Archaeology – check. Beer – check. Cool chemistry – check. Shipwreck – check. What more could you ask for, seriously?
Produced at least as far back as 7000 years ago, in 5000 BC, beer has been with us for a long time, and we’re thankful for that. It’s done a lot for us (for better or worse), and it’s about time we did something for it. Being surpassed only by water and tea in terms of worldwide popularity, a beer’s typical lifespan varies in the days usually. But if your beer is in the Baltic Sea in a shipwreck, then it could stay conserved for… say, 170 years. This is the case with five bottles of beer, which are amongst the oldest preserved beers in the world.
They were salvaged in 2010 from a shipwreck that is believed to have sunk southwest of Finland in the 1840s. They settled 50 meters below sea level, and the conditions were just right – from the temperature, which was just low enough, to the low lighting conditions and the pressure inside the bottles that kept the salt water from leaking in.

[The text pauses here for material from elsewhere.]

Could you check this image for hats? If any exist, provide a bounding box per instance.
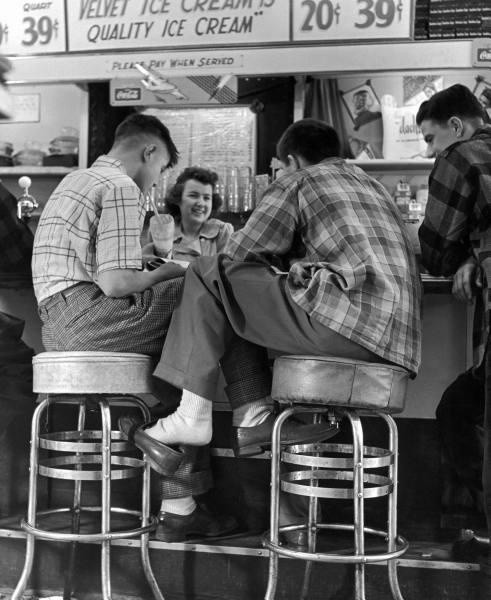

Thankfully, the salvage crew didn’t crack the load (which also included a few bottles of champagne. This gave the team at the VTT Technical Research Centre of Finland the opportunity to analyze the beer and chemically recreate the recipe, virtually reproducing this ancient beer. But here comes the good stuff.
The findings belong to the Government of Åland, an autonomous region of Finland (who also funded the salvage), and the Stallhagen brewery of Åland will now use the recipe to produce the beer – with the biggest part of the profits going to charity, which include marine archaeological work and environmental measures to improve the water quality of the seas.
The shipwreck beer, who hasn’t yet received a name from what I can find, will go into production late this year, and it will be available for consumption in 2014.